Learn the PageRank Algorithm with 1 Simple Example

In this post, we will cover PageRank, a popular unsupervised algorithm originally designed for ranking websites. I will first describe what problem this algorithm aims to solve, and then cover its mathematical description. Finally, we’ll implement this algorithm into Python, and verify everything works. All code presented here can also be downloaded from my Github.

Table of Contents

Learn the PageRank Algorithm with 1 Simple Example – image by author

What is PageRank?

PageRank was originally developed at Google by Larry Page and Sergey Brin. This algorithm is famous for being the original basis for the Google Search Engine.

The original problem PageRank aims to solve, is how to order webpages from a search result? The key assumption made is: more popular/relevant webpages will tend to have more links to other webpages. More specifically, the most relevant pages will tend to have the largest number of incoming links from other webpages. PageRank therefore assigns a score to each webpage, based on its interconnectivity with other webpages. These scores (or ranks) can be used by a search engine to sort the resulting websites, in order of most-relevant to least.

Fundamentally, PageRank can be categorized as a Graph Algorithm, since the relation of webpages on the internet can be modeled as a directed graph. In this way, the nodes in the graph represent webpages, and edges indicate links between said pages. Let’s take a peek at a small example:

Figure 1: Illustration of a simple directed graph consisting of 6 nodes.

The illustration above shows the relations between 6 different webpages: A, B, C, D, E, and F. Taking a quick look at Figure 1, it is evident that nodes A, C, and D have the largest number of incoming links. As such it wouldn’t be too surprising that these webpages are interpreted as highly popular. Conversely, node F has no incoming links, and as such it shouldn’t be rated too highly.

It is important to note that although PageRank was originally developed for the task of web search, it is not limited to this. The PageRank algorithm can be applied to any problem that can be modeled as a graph, where the relevance/ranking of nodes is useful to know.
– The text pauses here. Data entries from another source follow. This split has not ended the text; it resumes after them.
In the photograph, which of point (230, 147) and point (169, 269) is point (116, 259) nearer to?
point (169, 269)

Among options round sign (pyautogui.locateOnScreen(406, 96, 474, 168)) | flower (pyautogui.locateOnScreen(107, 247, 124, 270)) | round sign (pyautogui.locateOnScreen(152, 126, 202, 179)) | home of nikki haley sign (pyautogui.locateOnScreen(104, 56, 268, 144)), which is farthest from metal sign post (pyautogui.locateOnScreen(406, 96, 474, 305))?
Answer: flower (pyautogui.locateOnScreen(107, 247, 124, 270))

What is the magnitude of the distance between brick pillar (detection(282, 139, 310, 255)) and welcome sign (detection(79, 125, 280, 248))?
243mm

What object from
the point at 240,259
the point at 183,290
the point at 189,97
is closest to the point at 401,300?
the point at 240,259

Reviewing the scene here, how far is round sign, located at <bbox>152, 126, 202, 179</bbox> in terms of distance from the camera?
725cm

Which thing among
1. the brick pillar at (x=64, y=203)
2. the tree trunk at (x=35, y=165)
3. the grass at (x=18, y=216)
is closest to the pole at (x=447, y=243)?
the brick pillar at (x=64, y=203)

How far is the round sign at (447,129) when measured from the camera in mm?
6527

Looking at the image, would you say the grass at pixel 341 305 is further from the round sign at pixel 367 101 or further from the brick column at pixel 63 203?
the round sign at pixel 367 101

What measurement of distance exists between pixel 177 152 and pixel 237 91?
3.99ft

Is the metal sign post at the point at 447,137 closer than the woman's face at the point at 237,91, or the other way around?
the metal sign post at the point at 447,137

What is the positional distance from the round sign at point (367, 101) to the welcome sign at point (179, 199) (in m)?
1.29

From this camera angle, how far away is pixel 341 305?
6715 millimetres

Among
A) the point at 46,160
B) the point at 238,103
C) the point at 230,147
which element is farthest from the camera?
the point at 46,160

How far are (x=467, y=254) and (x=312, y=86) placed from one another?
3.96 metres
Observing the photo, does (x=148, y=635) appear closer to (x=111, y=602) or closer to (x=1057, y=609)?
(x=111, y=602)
Mathematically Describe the PageRank Algorithm

Let’s now work to add a formal procedure to the ideas mentioned above. We can begin simply, and then work to develop a complete model.

First Attempt: Simplified Approach

To gain some intuition, let’s first work through a basic version of the algorithm. We will create an iterative procedure, that will function as follows:

initialize all nodes in the graph to have the same rank value $= 1/(\text{number of nodes in the graph})$
on each iteration, transfer the rank value from the source node to destination node, in proportion to the number of out-edges from the source node

Expressing how rank value $P_r$ is transferred mathematically:

$P_r(p_i) = \sum_{\text{edges}_{ji}} \frac{P_r(p_j)}{O_{j}}$

where $p$ represents the pages/nodes in our graph, $i$ indexes over the destination nodes, $j$ indexes over the source nodes, and $O$ is a count of all the out-links from the $j^{th}$ source node. We compute the above ratio and sum over all existing edges that run from $j \rightarrow i$ .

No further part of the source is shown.